Even though I had been right there at my reserved front row seat at Nishagandhi auditorium, my account of their speeches was entirely second hand

Malayalam is not just the official state language of Kerala, it also seems to be the language of choice here at IFFK (International Film Festival of Kerala). From the opening ceremony to the seminars, whenever the speaker is a local, they speak their mother tongue, proudly and unapologetically. 

I came to the opening ceremony all pumped up to write my own exclusive quotes of the ministers and other special guests. But among the 16 guests on the stage that day, only one spoke English, and that wasn’t the emcee.

The next morning, I picked up The Hindu from the threshold of my hotel room.

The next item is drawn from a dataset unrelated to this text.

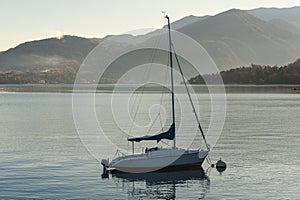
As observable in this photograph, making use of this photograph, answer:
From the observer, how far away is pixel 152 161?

The headline glared on the second page: “IFFK a forum of resistance against autocratic traits: CM.” The official IFFK bulletin’s headline read: “Freedom won’t flourish where art is repressed: Pinarayi Vijayan.” 

A quick search online confirmed that every Indian newspaper printed the explosive inaugural statements of the Chief Minister. 

Even though I had been right there at my reserved front row seat at Nishagandhi auditorium, my account of their speeches was entirely second hand. 

The language barrier managed to cross over to the seminars as well. I attended an open forum on the third day of the festival on December 8. Of the six speakers there, only one spoke in English. The moderator conducted the session in English thankfully, but the speakers replied in Malayalam. Ironically, the topic of discussion that day was to incorporate subtitles in commercial films whereas the forum felt very much like a foreign film without subtitles. 

In person, the same people spoke to us in fluent English. But they chose to speak the local language to connect with the local audience better. 

As inconvenient as it may be, this love for the Malayalam language deserves appreciation; specially  in a time where linguistic appropriation is severely stalling the advancement of many languages, including Bangla. However, an optimal way to have your cake and eat it too in this situation would be to hire an interpreter to provide English translations.